Vice-Chair Brian Norris agreed that, as a general matter, Ontario statutory accident benefits are excess coverage under section 268(7) of the Insurance Act. Quebec residents are entitled to SAAQ benefits regardless of where their accident occurred, and Ontario insurers can deduct amounts available from that program.

But Norris found the insurer could not rely on that principle here. Under section 131(1)(b) of the Insurance Act, an insurer cannot enforce a requirement it led the claimant to believe did not apply - especially when the claimant acted on that belief to their detriment.

The insurer pointed to boilerplate language in its approval letters directing claimants to submit costs to "other medical coverage" first, citing employer or spousal group plans as examples. Norris was not persuaded. That same language had appeared in prior approvals where no SAAQ deduction was ever raised, and it made no specific mention of the SAAQ or Quebec's auto insurance regime.
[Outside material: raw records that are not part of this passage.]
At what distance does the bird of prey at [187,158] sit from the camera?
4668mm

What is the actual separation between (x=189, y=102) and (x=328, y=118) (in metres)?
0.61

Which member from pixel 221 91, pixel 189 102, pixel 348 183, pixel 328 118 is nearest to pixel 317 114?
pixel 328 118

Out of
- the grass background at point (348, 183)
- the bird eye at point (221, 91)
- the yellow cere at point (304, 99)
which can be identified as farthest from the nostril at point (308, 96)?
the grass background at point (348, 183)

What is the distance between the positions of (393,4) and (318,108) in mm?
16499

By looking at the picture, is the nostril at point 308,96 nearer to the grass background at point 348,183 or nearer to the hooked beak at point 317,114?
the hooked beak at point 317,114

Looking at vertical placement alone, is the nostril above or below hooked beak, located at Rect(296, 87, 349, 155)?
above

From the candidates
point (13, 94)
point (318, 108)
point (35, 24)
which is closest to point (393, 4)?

Continental Casualty also cited a January 5, 2024 letter from its counsel referencing the SAAQ. The Tribunal found that letter was tied to a separate Tribunal dispute that was later withdrawn and never addressed how future claims would be handled.

Norris described Continental Casualty's conduct as "imprudent, stubborn, inflexible, unyielding, and immoderate," and awarded Groleau the maximum penalty of 50 percent of the withheld amounts under section 10 of Regulation 664, plus interest.

The decision is a practical reminder for claims teams adjusting inter-provincial auto files: when an insurer knows a claimant may have access to benefits in another province, that needs to be flagged from the start - not after benefits have already been approved without qualification.